Machine learning for fraud detection: The essentials
The quality that makes machine learning algorithms—and the solutions they empower—ideal for combating fraud is their ability to learn and continually improve through consistent use.
Training and modeling algorithms
For the purposes of fraud detection, ML implementation begins with the training phase in which the machine learning algorithm is "taught" how to recognize the signs of a bogus transaction. This requires the ingestion of large data sets full of historical fraudulent transactions. Once the algorithm has been thoroughly trained, it will start developing the ability to learn new patterns and anomalies indicative of fraud—beyond those it was originally programmed to detect.
The complexity required to detect fraudulent activity in banking, finance, and various other sectors means a variety of different machine learning models—and training methods—are used for this purpose.
- For example, creating a logistic regression ML model to detect fraud patterns commonly seen in phishing email scams requires the labeled data sets used in the supervised machine learning training method.
- By contrast, identity theft fraud detection models like isolation forest are best trained via unsupervised learning, in which the training data is based on predetermined normal behavior.
- Additional notable machine learning algorithms and models for fraud detection include support vector machines (SVMs), local outlier factor (LOF), and even automated, highly advanced versions of classic data exploration techniques such as K-nearest neighbor (KNN).
How machine learning algorithms stop fraud
Scale and scope are arguably the biggest factors that drive anti-fraud teams in numerous industries to incorporate machine learning into their fraud prevention and detection operations. There are just so many transactions happening at any given time in the business world: hundreds of insurance claims being processed, thousands of healthcare authorizations being requested, millions of debit and credit card transactions taking place, and so on.
Detecting fraud amid all of that simply isn't possible without high-level automation, due to the volume of data involved. A modern machine learning system is not only built to handle such data volumes, but also to thrive and improve its performance as it ingests and processes more information.

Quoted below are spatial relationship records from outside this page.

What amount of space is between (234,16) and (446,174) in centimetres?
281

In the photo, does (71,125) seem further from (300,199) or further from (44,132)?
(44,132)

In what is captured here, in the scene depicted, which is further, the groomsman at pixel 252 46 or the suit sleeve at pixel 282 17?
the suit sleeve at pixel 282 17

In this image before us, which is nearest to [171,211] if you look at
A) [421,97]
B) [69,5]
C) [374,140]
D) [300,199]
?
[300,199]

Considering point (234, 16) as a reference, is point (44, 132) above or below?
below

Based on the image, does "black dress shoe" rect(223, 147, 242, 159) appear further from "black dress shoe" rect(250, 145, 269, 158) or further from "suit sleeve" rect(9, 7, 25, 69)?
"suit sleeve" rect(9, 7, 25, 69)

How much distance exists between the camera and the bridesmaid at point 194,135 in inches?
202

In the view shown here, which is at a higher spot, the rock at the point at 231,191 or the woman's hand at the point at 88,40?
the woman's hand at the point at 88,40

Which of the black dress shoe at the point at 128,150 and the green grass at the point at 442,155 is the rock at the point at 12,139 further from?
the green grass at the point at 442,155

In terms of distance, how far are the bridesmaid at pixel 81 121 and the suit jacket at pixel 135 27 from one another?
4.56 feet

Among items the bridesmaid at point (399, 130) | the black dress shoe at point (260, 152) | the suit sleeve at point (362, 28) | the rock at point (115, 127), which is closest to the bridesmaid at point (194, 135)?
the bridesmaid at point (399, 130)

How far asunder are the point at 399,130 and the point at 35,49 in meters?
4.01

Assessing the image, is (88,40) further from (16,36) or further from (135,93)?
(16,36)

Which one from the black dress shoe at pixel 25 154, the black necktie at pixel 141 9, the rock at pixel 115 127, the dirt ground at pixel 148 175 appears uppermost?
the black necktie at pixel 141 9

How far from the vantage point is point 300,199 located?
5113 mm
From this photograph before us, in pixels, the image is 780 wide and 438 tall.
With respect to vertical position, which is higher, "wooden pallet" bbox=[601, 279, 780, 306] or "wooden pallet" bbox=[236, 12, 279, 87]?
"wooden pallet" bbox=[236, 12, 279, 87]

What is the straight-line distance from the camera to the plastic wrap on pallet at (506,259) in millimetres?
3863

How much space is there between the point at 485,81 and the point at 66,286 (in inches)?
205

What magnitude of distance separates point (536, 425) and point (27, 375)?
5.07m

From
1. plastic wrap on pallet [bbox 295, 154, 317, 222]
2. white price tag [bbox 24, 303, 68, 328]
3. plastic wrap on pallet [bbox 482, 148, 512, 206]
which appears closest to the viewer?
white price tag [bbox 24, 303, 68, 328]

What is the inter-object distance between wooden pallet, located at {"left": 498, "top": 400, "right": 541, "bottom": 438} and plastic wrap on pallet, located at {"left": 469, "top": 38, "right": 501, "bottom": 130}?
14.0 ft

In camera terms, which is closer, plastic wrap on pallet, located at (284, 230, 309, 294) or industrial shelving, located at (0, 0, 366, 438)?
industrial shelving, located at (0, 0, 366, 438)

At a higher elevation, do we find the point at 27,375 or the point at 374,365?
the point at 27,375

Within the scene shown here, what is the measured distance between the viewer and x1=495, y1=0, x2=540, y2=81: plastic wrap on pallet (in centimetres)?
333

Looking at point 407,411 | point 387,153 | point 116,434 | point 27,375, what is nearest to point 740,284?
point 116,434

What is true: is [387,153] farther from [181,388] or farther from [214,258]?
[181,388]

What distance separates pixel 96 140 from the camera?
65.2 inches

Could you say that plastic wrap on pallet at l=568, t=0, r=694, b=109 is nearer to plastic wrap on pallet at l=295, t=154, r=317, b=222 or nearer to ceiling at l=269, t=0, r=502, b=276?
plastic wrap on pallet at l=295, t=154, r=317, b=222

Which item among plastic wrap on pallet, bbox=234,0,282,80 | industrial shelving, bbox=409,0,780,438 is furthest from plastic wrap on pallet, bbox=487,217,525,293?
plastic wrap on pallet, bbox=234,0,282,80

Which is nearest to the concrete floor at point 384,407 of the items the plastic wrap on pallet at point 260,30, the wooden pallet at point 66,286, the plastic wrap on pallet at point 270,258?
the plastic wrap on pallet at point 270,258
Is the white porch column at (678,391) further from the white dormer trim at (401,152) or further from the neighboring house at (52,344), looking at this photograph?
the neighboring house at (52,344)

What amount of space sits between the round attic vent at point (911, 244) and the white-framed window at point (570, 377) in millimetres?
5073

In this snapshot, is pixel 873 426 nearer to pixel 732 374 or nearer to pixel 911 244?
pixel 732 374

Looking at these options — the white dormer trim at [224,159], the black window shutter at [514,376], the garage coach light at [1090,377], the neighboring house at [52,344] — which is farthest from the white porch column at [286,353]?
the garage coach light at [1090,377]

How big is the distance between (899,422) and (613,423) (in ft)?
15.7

In a world where fraudsters launch new scams at a furious pace, anti-fraud professionals need a tool that evolves and gets better as time goes by. Even when a ML-based fraud detection algorithm can't recognize one swindle before it's too late, every data point from that failure will go toward stopping future fraud. It examines the transaction for never-before-seen details while comparing them to historical data. In major sectors like e-commerce, where there is less variety in the types of fraud enterprises experience, the likelihood of ML solutions eventually identifying a pattern—and knowing to halt similar transactions next time—is high.
5 key anti-fraud ML use cases
Earlier, we alluded to some of the notable ways in which a machine learning model can combat fraud. Here, we'll examine those use cases in greater detail.
1. Phishing detection
Often thought of as a malware vector, phishing can also easily be a medium for subtler profit-motivated fraud. Imposter scams, which the Federal Trade Commission (FTC) identified as the most common kind of consumer fraud, can just as easily target a CEO as they can a retired construction worker. Fraudsters go after executive-level staff often enough that there's a slang term for it: "whale fishing."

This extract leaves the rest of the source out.